3 thoughts on “Pure Genius (Hour)

  1. Oh, Kelley, I got chills reading this. YOUR genius and passion came through in this lovely post. Just wonderful! You have said so much of what I believe and think but haven’t been able to articulate. And the examples you share of your students work are just wonderful.

    Your last paragraph has some great thoughts. We are moving into unknown territory, aren’t we? We know it’s genius work, but a few students are not along just yet. Time will tell if we can engage them ALL. I also understand the desire to push for higher quality. Do we let them push themselves and each other? Or do we nudge? I have been known to push students to have richer topics, perhaps more than a nudge a time or two, but I don’t want “to jeopardize the pure genius of what is happening.” Thank you so much for sharing this wonderful glimpse into what genius hour is and can be, especially in secondary education.

    Sincerely,
    Denise

    P.S. May we leave a link to this post on our genius hor wiki testimonials page?

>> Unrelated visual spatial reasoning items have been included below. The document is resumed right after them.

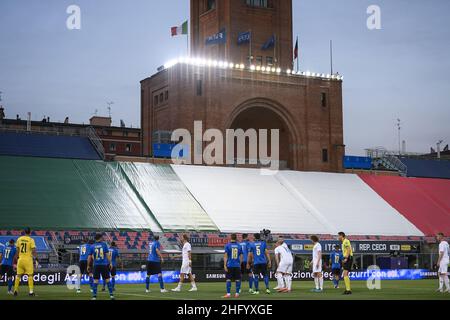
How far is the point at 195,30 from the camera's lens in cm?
7831

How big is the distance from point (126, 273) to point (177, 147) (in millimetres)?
24736

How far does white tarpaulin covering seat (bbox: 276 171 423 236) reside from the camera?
60.1 metres

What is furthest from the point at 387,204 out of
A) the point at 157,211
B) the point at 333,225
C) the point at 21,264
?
the point at 21,264

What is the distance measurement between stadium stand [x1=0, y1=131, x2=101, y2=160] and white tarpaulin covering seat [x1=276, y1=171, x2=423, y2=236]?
55.5 feet

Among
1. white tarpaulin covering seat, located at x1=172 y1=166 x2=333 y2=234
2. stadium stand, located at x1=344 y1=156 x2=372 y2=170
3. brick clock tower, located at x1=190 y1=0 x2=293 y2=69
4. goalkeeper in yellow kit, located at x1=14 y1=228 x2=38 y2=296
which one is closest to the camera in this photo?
goalkeeper in yellow kit, located at x1=14 y1=228 x2=38 y2=296

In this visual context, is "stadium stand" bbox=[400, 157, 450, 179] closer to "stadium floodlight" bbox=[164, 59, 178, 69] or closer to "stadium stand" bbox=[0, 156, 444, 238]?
"stadium stand" bbox=[0, 156, 444, 238]

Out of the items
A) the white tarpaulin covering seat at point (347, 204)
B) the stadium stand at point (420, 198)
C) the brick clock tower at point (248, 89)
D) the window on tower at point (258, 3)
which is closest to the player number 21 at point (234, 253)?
the white tarpaulin covering seat at point (347, 204)

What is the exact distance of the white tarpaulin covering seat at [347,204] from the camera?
60062mm

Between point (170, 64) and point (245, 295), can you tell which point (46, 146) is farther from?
Result: point (245, 295)

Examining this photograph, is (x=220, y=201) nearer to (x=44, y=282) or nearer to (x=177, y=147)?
(x=177, y=147)

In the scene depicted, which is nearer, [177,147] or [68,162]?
[68,162]

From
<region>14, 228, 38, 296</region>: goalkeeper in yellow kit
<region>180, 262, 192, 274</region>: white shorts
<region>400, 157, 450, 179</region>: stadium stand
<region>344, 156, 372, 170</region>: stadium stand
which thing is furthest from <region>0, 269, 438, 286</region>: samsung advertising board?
<region>400, 157, 450, 179</region>: stadium stand

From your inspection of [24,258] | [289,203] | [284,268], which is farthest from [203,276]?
[24,258]

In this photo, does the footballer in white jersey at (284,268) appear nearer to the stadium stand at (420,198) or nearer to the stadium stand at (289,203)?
the stadium stand at (289,203)
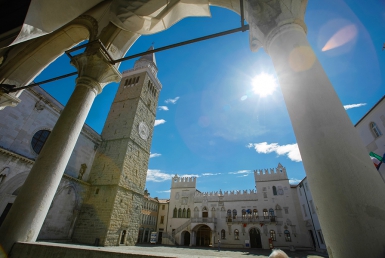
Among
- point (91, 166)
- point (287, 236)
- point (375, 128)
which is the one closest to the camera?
point (375, 128)

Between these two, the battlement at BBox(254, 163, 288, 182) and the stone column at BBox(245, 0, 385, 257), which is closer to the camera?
the stone column at BBox(245, 0, 385, 257)

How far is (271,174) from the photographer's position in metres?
28.8

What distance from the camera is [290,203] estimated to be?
25.8 meters

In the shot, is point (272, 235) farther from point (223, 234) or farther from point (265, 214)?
point (223, 234)

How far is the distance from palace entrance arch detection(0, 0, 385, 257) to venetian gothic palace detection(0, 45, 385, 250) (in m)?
8.16

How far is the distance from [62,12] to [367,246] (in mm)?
4690

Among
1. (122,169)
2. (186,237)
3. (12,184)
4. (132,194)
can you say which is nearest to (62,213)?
(12,184)

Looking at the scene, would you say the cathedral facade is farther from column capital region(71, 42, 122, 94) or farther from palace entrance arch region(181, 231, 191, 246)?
palace entrance arch region(181, 231, 191, 246)

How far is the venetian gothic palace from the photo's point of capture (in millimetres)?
10133

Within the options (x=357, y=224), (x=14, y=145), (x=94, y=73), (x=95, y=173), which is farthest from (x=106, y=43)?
(x=95, y=173)

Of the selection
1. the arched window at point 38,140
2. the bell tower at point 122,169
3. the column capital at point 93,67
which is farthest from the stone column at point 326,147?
the bell tower at point 122,169

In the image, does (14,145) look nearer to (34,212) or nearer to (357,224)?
(34,212)

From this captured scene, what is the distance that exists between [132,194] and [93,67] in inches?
552

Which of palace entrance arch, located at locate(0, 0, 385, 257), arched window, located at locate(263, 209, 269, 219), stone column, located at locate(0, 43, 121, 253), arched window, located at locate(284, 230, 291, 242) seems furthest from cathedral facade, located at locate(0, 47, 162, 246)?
arched window, located at locate(284, 230, 291, 242)
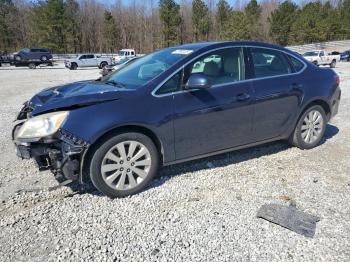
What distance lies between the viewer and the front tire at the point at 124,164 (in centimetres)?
348

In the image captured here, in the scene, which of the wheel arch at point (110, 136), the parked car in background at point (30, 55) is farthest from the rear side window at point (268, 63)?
the parked car in background at point (30, 55)

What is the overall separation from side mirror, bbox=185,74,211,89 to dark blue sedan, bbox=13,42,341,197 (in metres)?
0.01

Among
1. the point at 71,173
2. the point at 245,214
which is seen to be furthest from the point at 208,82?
the point at 71,173

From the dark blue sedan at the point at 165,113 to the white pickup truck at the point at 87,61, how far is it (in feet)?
100

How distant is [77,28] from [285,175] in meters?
62.2

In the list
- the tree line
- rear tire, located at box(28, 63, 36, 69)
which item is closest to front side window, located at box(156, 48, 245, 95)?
rear tire, located at box(28, 63, 36, 69)

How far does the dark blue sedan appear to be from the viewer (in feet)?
11.2

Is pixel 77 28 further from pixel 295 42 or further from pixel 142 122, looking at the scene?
pixel 142 122

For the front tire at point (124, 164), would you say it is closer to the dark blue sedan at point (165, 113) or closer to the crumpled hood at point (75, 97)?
the dark blue sedan at point (165, 113)

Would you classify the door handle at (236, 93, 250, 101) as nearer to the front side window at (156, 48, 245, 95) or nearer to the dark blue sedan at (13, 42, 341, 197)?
the dark blue sedan at (13, 42, 341, 197)

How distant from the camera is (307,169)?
14.5 feet

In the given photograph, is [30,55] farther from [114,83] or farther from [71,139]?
[71,139]

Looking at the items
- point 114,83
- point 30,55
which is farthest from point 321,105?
point 30,55

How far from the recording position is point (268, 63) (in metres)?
4.54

  2. I can feel the exuberance, the satisfaction, and the passion your students and you have! This is what school should be – full of students and teachers passionate for learning! We’ll keep trying to engage those that are just following along, and they’ll know we want them to experience success, as well. 🙂

  3. One advantage in being retired from teaching is I no longer have to meet deadlines, attend meetings, study up on subjects, program lessons or mark work. With this freedom, I study up on subjects I choose, write comments on blogs as well as creating my own posts, set my own deadlines and attend meetings I choose. While I loved working with my students throughout the years and gained great satisfaction, what I now do also gives me satisfaction, all the more so because I have the choice of direction.

    I see the advantage in what you are trying to do with the students. You are allowing them some of the freedom I now have so they can know how it is to learn for the sake of learning and to set their own goals. Guidance may be necessary yet the reward will come as they leave with self-motivation so necessary if they want to continue studies at college.